Global Aspiration Oasis (GAO)
Natural and engineered physical, cyber, and social infrastructure systems provide a critical foundation and have shaped generations of civilization across the globe. They are the fabric that connects the spatial, social, and economic structure of cities and nations, and provide critical services for healthy living, economic well-being, and the security of human communities. Recently, our interdependent social, technical, and economic systems have seen much stress due to population growth, climate change, and social inequities. Natural resources and environmental quality have also become increasingly stressed, posing tremendous challenges that individuals, communities, and nations must confront. As systems become more complex, they become increasingly difficult to design and manage. Uncertain and potentially emergent behavior arises from interdependencies in the system that existing methods and traditional design processes fail to capture effectively, if at all. Our ability to innovate the design and management of complex systems is confronting theoretical and institutional barriers.
Can we imagine a better world that can meet the needs of twice today’s population with half today’s resources while providing better liveability for all? This is a Grand Challenge. Many diverse disciplines—including engineering, economics, sociology, public policy, and psychology—are required to address aspects of the challenge and capture elements of the opportunity. We also must integrate knowledge across the relevant disciplines in a way that directly supports public policy design and analysis based on an understanding of individual stakeholder decisions and behaviors, and interactions among stakeholders.
Global Aspiration Oasis (GAO) aims to turn the Grand Challenge into an enabler rather than inhibitor of long-term sustainable development. It supports the rapidly expanding international research, education, and application community seeking to understand and manage the interactions between infrastructure, the population it serves, the environment in which it functions, technology, and the economy. It will create a shared, facilitated research, education, and application environment in which social scientists, engineers, industrialists, policy makers, and other stakeholders can research, learn, and practice together to understand how better to exploit the technical, institutional, financial, and market opportunities that emerge from the increased interdependence of social-technical systems. GAO will focus on the development and implementation of innovative business models and aims to support industries wishing to exploit them in markets. As a consequence, GAO has a major focus on using its activities to catalyze broader debates and initiatives that contribute toward a more sustainable, economically vibrant, and fair society. GAO will undertake a wide range of research, education, and application activities. Examples include, but are not limited to:
GAO Systematics
GAO Systems Innovation
GAO Systems Enterprise
GAO Systems Leadership and Management
GAO Education
GAO Consortium
The Systems Process
Systems Thinking is the fundamental tool of the Systems scientist or engineer. It is a problem-solving methodology based on holistic, systematic thinking, and characterized by the separation of problem formulation from solution concepts, of solution-neutral intent from solution-specific function, and of function from form.
Systems Modeling and Analysis emphasizes the integration of models from different disciplines and operating at different time and spatial scales, and the analysis of the performance, cost/schedule, and risk aspects of the system during its entire lifecycle, from cradle (conceptual development) to grave (disposal).
Systems Architecting and Design is the creative process of synthesizing a system to satisfy a selected set of stakeholder needs. The process follows an iterative path from needs to goals to solution-neutral, then solution-specific functions, to components that can perform those functions. It also provides a framework to conduct holistic trade studies between different architecture alternatives.

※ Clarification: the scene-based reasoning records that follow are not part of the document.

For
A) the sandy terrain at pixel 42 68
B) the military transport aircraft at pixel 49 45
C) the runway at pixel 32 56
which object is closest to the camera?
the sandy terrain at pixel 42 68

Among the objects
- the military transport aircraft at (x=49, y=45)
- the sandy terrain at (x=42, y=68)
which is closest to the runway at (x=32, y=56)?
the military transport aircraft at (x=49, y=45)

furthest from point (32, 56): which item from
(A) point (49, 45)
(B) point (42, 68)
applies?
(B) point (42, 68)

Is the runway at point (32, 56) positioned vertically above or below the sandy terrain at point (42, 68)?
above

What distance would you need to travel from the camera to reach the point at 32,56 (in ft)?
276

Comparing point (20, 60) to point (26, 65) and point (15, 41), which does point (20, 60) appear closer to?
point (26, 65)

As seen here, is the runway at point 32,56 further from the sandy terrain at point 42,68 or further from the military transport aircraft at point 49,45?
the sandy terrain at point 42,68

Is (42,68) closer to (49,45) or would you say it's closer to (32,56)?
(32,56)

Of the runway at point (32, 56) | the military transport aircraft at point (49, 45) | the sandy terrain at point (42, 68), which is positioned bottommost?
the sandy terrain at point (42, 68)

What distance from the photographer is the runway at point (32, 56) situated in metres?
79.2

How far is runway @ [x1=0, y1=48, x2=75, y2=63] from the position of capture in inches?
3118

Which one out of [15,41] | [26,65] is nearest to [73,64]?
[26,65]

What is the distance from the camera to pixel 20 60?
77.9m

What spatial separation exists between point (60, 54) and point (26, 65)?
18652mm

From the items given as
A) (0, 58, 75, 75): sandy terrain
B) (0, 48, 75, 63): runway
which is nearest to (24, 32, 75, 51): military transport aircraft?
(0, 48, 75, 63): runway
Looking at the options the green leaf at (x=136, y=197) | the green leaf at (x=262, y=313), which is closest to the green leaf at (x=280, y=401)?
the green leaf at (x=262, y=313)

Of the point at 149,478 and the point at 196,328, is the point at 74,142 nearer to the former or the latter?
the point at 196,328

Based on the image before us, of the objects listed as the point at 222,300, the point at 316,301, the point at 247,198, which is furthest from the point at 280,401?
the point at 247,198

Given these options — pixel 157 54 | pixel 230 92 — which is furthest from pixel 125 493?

Enterprise and Society teaches Systems thinkers to go from promising system designs to successful products, services, and companies that have a real, broad, and positive impact on society.
The Scientific Pillars
Cognitive Sciences are needed to develop human models that are grounded in what we know about the human brain and cognition, particularly as it relates to decision-making. We know, for example, that human decision-making is influenced by complex evaluations of risk, reward, and temporality (to name a few), and associated neural substrates. Further, individual and cohort (e.g. older, younger) differences in these factors must be incorporated into decision models.
Decision Sciences are used to provide a theoretical basis for the decision-making processes in humans and intelligent agents. For example, consumers’ decisions can be modeled using microeconomic principles, such as utility maximizing behavior, as well as behavioral extensions that represent choices that depart from maximizing utility.
Network Sciences are the foundations on which we model the interaction of the different agents and components of the CHPS. Over the years, for example, the idea of congestion pricing has been developed applying market mechanisms to reduce the social costs associated with traffic congestion. Because the additional cost of a new user entering a network (external marginal cost suffered by other users following a new user’s entrance) is not internalized, road markets generally fail. Network science is needed to formulate fundamental extensions of the standard optimal road usage analysis by including externalities other than congestion, by considering the simultaneous maximization of the resulting social welfare for both inside and outside the congestion charge area.
Data Science is the knowledge required to fuse the sources of information rigorously and efficiently available to the humans and intelligent agents, and transform them into actionable knowledge and decisions. For example, active and passive data (cell phone traces) provide samples of the whereabouts and movements of individuals and are sources of information for models of daily activities in a city.